The Koch brothers have set a disturbing pace for what promises to be a record flow of money meant to influence the outcome of the 2016 presidential and congressional elections. Billionaires Charles and David Koch have recruited about 300 other donors with plans to dump close to $900 million into the elections, backing conservative candidates and causes.
It occurs as the nation marks the fifth anniversary of the U.S. Supreme Court’s Citizens United case and a federal court’s “Speechnow” ruling, which altered the landscape for campaign contributions in the name of free speech. The high court’s ruling last year in McCutcheon v. Federal Election Commission made things worse, removing long-standing limits on how much total money an individual could contribute to federal candidates.

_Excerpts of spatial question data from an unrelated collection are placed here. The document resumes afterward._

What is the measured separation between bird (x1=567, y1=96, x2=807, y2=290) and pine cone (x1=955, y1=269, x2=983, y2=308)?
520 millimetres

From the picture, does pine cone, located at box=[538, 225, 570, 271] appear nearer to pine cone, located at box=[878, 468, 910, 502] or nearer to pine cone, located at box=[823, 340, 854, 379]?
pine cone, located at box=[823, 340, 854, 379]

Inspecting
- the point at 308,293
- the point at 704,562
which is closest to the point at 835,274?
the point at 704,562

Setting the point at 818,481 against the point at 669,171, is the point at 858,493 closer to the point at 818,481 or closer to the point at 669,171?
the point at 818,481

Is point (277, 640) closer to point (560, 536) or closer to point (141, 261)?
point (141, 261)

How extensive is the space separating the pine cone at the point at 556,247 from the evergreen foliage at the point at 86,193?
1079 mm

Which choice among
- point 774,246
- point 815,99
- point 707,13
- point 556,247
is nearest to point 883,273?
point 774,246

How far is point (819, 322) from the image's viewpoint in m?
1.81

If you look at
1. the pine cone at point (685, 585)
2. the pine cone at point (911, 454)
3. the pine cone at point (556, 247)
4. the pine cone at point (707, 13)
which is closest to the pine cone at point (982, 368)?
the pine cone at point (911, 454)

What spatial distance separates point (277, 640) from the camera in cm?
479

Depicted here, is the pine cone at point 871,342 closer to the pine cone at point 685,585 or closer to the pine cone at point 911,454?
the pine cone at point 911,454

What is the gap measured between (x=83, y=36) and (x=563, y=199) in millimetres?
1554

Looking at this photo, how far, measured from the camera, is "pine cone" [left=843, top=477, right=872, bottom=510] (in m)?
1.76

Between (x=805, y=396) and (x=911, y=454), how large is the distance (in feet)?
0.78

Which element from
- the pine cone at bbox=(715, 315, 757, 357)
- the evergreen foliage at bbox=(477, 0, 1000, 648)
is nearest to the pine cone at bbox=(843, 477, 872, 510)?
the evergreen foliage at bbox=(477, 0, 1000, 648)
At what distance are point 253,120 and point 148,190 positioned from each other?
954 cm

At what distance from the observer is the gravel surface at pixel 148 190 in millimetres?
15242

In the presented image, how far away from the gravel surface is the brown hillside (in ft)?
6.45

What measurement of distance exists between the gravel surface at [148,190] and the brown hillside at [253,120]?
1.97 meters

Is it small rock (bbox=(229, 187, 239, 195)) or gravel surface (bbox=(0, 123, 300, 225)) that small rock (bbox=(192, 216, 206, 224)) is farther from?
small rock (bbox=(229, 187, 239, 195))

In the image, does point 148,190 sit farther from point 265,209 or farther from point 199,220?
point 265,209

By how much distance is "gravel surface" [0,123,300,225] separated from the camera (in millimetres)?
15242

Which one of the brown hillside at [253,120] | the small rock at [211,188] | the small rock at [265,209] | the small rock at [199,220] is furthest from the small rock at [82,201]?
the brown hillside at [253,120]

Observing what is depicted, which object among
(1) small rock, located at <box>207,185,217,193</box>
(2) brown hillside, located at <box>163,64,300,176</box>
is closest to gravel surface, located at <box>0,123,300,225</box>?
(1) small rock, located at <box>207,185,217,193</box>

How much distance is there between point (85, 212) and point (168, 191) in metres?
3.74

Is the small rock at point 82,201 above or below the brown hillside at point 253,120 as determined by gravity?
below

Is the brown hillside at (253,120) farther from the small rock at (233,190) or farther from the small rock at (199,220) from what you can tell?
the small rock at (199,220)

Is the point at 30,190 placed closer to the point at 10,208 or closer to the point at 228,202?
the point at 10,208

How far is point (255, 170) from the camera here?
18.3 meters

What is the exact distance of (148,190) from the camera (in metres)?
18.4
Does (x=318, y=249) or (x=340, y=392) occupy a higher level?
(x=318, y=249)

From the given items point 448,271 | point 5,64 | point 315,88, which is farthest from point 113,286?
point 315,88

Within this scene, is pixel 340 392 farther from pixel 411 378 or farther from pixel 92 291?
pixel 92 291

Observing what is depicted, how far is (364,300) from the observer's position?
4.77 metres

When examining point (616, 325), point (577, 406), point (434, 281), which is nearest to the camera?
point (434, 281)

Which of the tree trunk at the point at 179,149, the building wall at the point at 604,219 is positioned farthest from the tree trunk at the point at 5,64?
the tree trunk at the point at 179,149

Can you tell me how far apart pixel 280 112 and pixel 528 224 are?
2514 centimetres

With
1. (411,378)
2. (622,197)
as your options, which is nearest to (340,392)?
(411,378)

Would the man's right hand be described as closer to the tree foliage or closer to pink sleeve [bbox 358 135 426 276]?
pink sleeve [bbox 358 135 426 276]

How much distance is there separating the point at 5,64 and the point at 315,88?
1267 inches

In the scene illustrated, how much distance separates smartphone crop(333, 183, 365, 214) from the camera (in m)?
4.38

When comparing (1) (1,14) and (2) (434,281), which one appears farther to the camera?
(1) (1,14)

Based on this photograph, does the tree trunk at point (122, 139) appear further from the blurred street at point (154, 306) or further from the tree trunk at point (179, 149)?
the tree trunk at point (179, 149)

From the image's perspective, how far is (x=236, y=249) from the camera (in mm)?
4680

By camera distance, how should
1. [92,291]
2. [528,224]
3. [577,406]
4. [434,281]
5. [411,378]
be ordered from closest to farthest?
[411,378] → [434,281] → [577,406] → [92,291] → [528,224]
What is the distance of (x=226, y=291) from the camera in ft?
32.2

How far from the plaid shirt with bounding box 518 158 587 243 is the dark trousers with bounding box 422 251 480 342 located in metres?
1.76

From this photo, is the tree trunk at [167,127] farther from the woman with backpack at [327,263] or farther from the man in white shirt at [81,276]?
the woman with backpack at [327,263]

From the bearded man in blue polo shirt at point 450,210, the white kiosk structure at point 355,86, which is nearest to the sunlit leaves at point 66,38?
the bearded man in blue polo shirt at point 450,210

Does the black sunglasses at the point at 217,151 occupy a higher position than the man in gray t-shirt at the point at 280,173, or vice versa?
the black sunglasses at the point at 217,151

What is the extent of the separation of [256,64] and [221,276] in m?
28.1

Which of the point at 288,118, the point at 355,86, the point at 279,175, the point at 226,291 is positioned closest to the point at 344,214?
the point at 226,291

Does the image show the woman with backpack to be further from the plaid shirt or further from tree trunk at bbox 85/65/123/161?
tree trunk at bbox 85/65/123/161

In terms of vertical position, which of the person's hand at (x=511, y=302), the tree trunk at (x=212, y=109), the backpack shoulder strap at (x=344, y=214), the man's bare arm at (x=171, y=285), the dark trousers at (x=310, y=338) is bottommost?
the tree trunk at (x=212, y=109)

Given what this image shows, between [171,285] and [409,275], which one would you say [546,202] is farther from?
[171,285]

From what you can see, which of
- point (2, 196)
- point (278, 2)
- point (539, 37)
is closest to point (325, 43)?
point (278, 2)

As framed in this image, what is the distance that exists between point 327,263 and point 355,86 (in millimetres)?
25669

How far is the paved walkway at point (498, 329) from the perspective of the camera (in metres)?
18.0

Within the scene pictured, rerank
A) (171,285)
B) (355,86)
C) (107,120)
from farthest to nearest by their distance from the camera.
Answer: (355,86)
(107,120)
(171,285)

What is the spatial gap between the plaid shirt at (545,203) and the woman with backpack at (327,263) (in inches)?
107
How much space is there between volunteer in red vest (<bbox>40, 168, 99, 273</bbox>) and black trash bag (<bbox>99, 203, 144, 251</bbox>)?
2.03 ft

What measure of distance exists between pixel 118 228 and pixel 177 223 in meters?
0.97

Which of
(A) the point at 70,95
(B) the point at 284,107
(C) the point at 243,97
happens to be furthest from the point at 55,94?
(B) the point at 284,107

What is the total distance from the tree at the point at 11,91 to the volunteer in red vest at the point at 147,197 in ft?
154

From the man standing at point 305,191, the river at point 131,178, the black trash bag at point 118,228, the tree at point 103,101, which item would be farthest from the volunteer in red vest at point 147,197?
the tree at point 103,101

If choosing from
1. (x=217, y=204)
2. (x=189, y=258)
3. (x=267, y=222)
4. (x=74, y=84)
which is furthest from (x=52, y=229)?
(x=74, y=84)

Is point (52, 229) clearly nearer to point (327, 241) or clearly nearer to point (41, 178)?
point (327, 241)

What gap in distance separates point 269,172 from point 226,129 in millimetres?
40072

The rulings serve to diminish the power of individuals’ votes and ability to make their voices heard. More Americans may shrug their shoulders on Election Day and say, “Why bother?” Our democracy also suffers because politics now has become a plaything for the rich. The Kochs’ planned spending for 2016 may well rival the budgets of the Republican and Democratic parties in the coming campaigns.
Conservative candidates under the Republican Party tent will benefit. But the GOP shouldn’t be cheering too loudly. The Koch money, promoting a specific “free-market” agenda, has the potential to create internecine party warfare and lock out candidates and voters with divergent views.
But the Koch brothers’ pledge should prod the Democratic Party, unions and free-thinking Republicans to increase their efforts to appeal to middle America. The political bullying that the court rulings created mustn’t go unchallenged. Political apathy and staying home on election day should not be options for those who care about American values of fairness, civil political debate and economic opportunity for all. Clearly, the Koch brothers’ ability to flood money into politics is both an effect and a defense of America’s wealth disparity.
Over the long term, voters must elect sensible candidates who will work to fix the flawed political finance system.